Von Daniel Eschkötter

Gelegentlich höre ich die Musik zu Filmen vor, zu Filmen also, die ich erst später sehe. Wenn überhaupt. Kein echtes Äquivalent der (zumindest meiner) Gewohnheit, den Plot von Filmen, Serien vorher aus dem Weg zu räumen, indem man Zusammenfassungen liest; eher eine Wette auf die vielen Synchronisationen, die den Film bei dem, vor dem, nach dem Schauen durchkreuzen. Manche Scores bauen etwa schon akustisch vor, wenn der Film noch in der Postproduktion ist – zu der die Scores ja fast immer gehören. inception, klar  Braaam!», siehe Adrian Daub). Alex Garlands direct-to-Netflix (jedenfalls in Europa) stalker-Mutation annihilation (2018) war auch so ein Fall.

«Can you describe its form?» Das war der erste Satz in einem Trailer, der eine knappe Minute lang konventionell akustisch herumwabert, hier ein Klangzitat, ein Effekt, da eine moody Brücke ohne Ufer und, ja, auch ein Braam!, random «trailer stuff» aus den Klangbibliotheken eben (so Ben Salisbury, zusammen mit Portisheads Geoff Barrow Komponist des Scores) – bis Jennifer Jason Leigh zu Natalie Portman von der Zone spricht, die im Film Shimmer heißt. Direkt darauf eine schnelle synthetische tiefe Tonfolge, 5 Töne vielleicht.
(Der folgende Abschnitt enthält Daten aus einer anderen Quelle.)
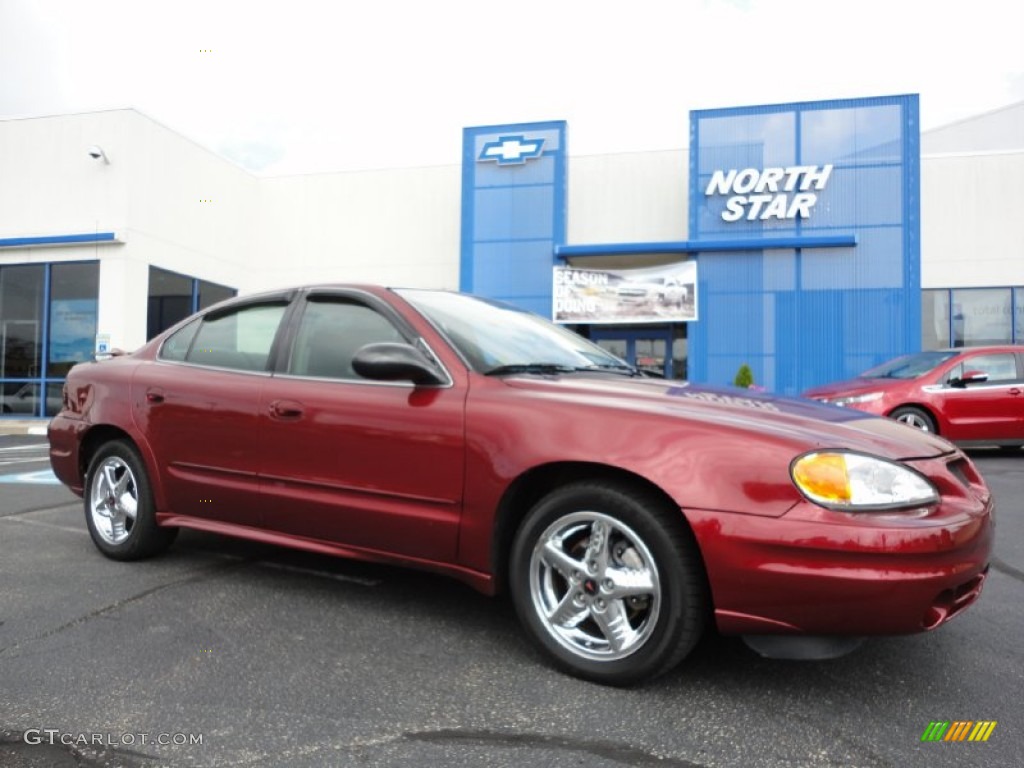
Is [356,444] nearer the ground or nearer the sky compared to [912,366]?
nearer the ground

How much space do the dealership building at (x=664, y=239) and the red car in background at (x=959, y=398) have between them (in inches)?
268

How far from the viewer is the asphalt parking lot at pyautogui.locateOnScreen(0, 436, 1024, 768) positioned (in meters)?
2.12

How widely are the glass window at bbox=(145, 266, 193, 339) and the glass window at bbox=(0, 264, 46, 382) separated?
2.36 metres

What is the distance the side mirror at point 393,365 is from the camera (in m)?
2.87

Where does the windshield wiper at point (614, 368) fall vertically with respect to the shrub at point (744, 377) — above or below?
below

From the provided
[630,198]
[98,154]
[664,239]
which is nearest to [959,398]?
[664,239]

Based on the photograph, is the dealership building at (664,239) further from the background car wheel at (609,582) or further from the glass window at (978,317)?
the background car wheel at (609,582)

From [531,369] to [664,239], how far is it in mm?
15658

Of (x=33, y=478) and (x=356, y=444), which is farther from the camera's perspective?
(x=33, y=478)

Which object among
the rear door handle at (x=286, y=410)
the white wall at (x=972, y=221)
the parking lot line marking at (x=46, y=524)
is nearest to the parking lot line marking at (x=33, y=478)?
the parking lot line marking at (x=46, y=524)

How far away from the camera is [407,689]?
98.9 inches

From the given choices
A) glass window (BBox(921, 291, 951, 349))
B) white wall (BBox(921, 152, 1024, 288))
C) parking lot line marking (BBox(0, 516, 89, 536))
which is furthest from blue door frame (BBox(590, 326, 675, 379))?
parking lot line marking (BBox(0, 516, 89, 536))

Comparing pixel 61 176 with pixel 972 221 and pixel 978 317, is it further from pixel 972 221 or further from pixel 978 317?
pixel 978 317

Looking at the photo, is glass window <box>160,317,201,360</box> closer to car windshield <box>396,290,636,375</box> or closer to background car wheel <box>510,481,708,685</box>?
car windshield <box>396,290,636,375</box>
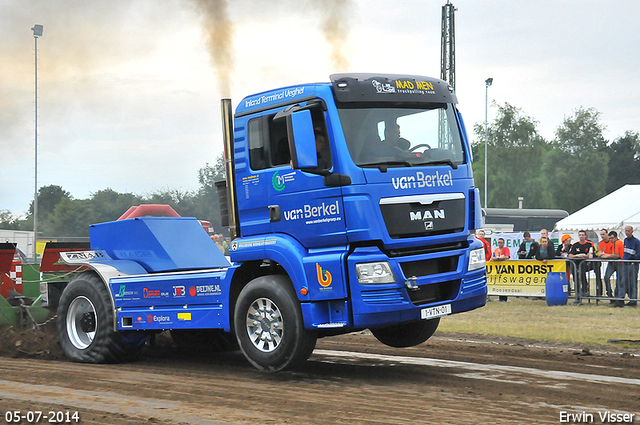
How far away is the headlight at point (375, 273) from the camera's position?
7.05m

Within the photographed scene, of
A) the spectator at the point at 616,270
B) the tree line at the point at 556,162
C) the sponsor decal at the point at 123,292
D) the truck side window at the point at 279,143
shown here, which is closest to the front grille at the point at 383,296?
the truck side window at the point at 279,143

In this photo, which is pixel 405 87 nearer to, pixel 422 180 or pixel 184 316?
pixel 422 180

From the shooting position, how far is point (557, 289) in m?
17.5

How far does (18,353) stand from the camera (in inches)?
388

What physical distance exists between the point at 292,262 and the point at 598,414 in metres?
3.22

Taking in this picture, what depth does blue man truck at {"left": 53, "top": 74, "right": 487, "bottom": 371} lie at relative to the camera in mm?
7141

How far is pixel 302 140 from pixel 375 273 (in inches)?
59.8

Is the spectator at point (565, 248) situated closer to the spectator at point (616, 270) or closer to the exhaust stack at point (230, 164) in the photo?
the spectator at point (616, 270)

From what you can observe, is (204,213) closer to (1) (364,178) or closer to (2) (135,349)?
(2) (135,349)

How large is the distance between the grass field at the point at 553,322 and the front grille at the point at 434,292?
13.9 feet

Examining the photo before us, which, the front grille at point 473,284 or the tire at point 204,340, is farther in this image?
the tire at point 204,340

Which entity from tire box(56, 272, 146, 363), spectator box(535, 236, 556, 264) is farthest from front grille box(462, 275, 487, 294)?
spectator box(535, 236, 556, 264)

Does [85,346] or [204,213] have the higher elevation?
[204,213]

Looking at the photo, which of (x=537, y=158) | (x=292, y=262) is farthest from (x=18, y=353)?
(x=537, y=158)
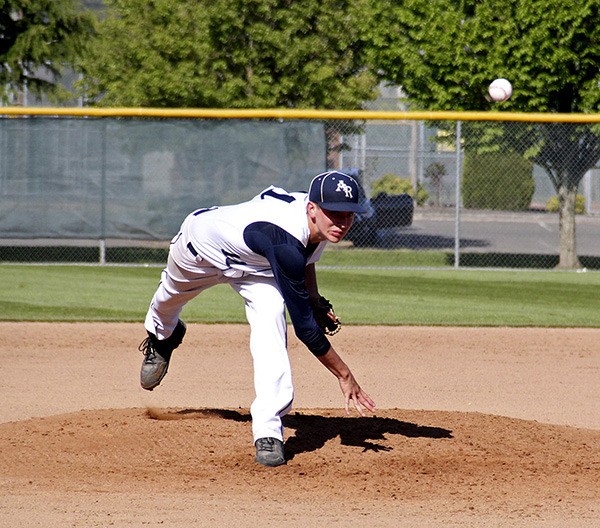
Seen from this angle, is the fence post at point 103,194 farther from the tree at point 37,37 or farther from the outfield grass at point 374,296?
the tree at point 37,37

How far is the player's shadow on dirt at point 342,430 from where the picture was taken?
5.62 m

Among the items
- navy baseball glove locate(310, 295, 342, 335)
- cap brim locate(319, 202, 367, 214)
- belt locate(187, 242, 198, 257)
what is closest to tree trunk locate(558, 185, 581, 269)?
navy baseball glove locate(310, 295, 342, 335)

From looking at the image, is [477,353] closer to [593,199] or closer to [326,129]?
[326,129]

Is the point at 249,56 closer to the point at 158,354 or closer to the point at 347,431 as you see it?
the point at 158,354

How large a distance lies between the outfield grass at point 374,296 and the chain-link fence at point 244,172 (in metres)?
0.54

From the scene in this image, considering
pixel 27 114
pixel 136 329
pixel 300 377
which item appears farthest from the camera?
pixel 27 114

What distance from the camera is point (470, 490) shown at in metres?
4.98

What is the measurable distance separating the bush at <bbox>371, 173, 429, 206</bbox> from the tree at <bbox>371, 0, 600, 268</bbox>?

Wahwahwahwahwah. Melodie möchte ich, soviel zur Form, das eigentlich nicht nennen, obwohl es natürlich eine ist und «kleine Weise» irgendwie auch treffend wäre. Eher aber: Ein einziger Sound, der aus einigen Tönen besteht (falls es so etwas geben kann). Das also war der Sound zur Auslöschung. Bei vielen im Netz schien diese Tonfolge hängengeblieben zu sein. Im Score von annihilation – im Film selbst natürlich auch – ist dieser Sound isoliert und vielfach kontextualisiert zugleich: Das Stück, in dem sie erscheint, heißt spoilernd «The Alien» und steht fast am Ende.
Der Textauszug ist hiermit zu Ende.